◆ PARTS OF THE EXERCISE
A. In the SOLR post, roughly how many companies does the poster say they are dealing with?
B. Transcribe the part of the SOLR post that opens with the words containing "I am trying" and closes with "duplicating my data.".
C. Translate this sentence from the SOLR post into Spanish: "Also the attribute value and dates must be searchable."

◆ TEXT BLOCK

I am building a SOLR cluster where each solr document corresponds to data about a company. For example, the following attributes are tracked:
1. name
2. size
3. location
4. awards
5. profit
My problem is that I also want to track historical data for the attributes that may change (such as size/awards). I know the easy way to do this is to have a document in SOLR for each time range. So If I wanted to get all companies that were under size 50 from 2012 - 2013 it's a simple SOLR query. However, I'm dealing with close to 20 million companies. And using the above strategy means that every time one attribute changes, we duplicate that document - dramatically increasing the number of documents in the solr cluster.
I am trying to think of a clever way to use fields in SOLR so I can track the deprecated attributes and their dates within the main companies document. But I can't seem to work out a good way to do it. I know that is partially because this problem isn't what SOLR was designed for and storing data this way means it's not properly normalized. However, I am just looking for a good way to avoid massively duplicating my data.
Key use case is to be able to execute queries like:
select all companies that were under size 50 from 2012 to 2013
So each attribute has to be linked to a value, a date valid, and a date deprecated field. Also the attribute value and dates must be searchable.
I want to do something like this:
{
"size":[
{
"date_deprecated": None,
"date_valid":"2015-01-01",
"value":"100"
},
{
"date_deprecated":"2014-12-31",
"date_valid":"2014-01-01",
"value":"50"
},
{
"date_deprecated":"2013-12-31",
"date_valid":"2013-01-01",
"value":"25"
}
]
}
But obviously that doesn't fly in SOLR. Also, the attributes (fields) are dynamic as I use a dynamic solr schema. So I don't necessary know what all the attributes are.
Any ideas?

◆ MATERIAL SHOWN

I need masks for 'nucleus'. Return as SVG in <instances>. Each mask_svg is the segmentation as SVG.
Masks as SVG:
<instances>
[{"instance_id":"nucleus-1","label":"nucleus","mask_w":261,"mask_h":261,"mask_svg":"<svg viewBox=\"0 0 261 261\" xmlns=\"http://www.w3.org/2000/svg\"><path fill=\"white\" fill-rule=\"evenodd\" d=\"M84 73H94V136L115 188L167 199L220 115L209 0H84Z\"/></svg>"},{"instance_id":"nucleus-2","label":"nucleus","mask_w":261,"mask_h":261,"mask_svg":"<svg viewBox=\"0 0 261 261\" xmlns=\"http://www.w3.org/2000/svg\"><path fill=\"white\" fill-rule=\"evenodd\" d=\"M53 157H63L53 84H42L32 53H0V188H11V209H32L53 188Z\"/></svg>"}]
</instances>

◆ OUTPUTS IN ORDER
A. Close to 20 million companies.

B.
I am trying to think of a clever way to use fields in SOLR so I can track the deprecated attributes and their dates within the main companies document. But I can't seem to work out a good way to do it. I know that is partially because this problem isn't what SOLR was designed for and storing data this way means it's not properly normalized. However, I am just looking for a good way to avoid massively duplicating my data.

C. Además, el valor del atributo y las fechas deben poder buscarse.